Required work - Your reply is to be the lines below, exactly as written, with images omitted.

Data shown -
::::::::::

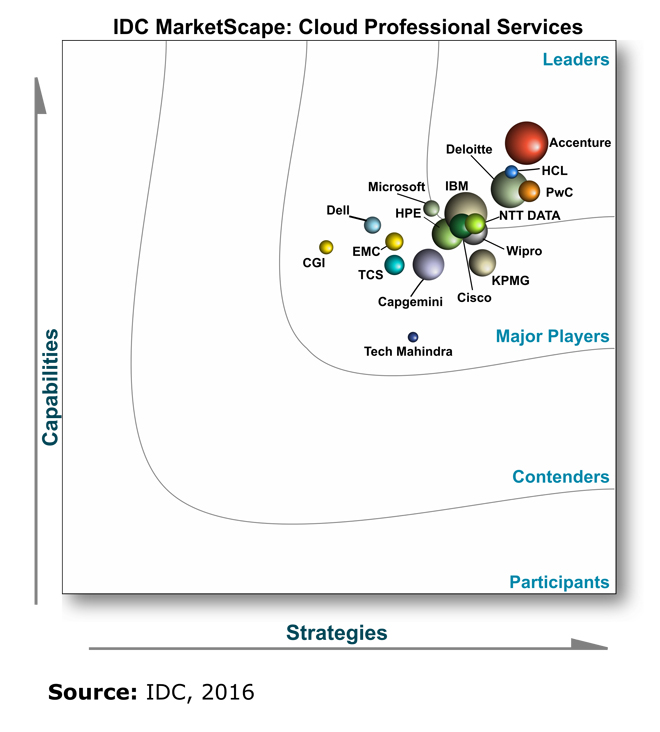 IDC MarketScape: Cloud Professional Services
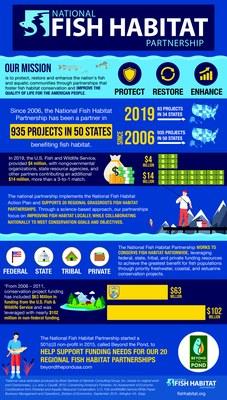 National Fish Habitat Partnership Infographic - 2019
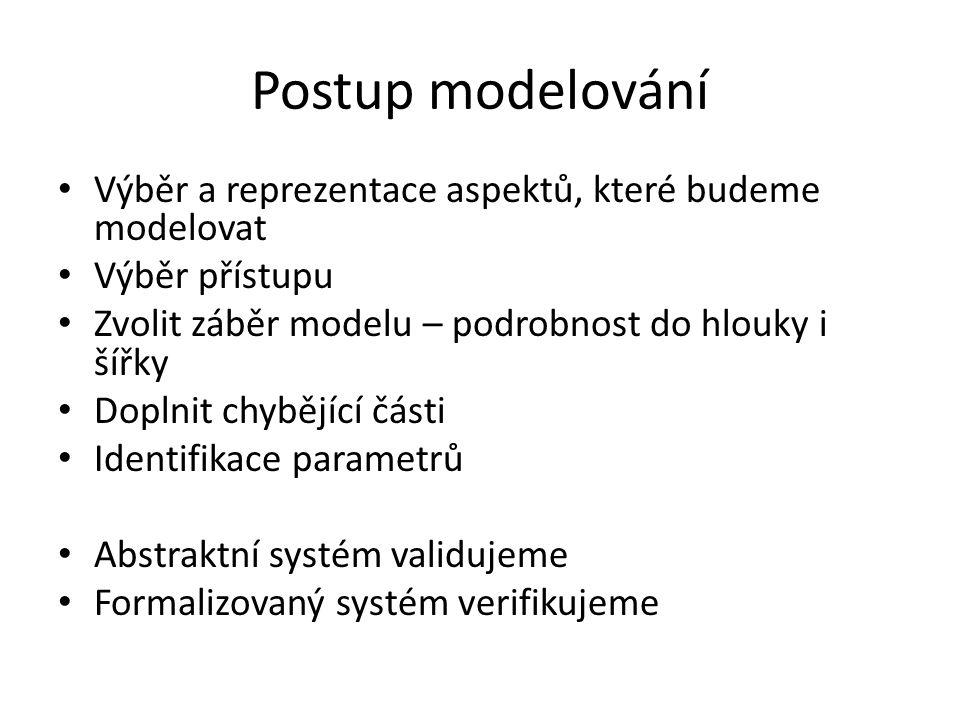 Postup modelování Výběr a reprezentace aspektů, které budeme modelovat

::::::::::

Response area -
 IDC MarketScape: Cloud Professional Services
 National Fish Habitat Partnership Infographic - 2019
 Postup modelování Výběr a reprezentace aspektů, které budeme modelovat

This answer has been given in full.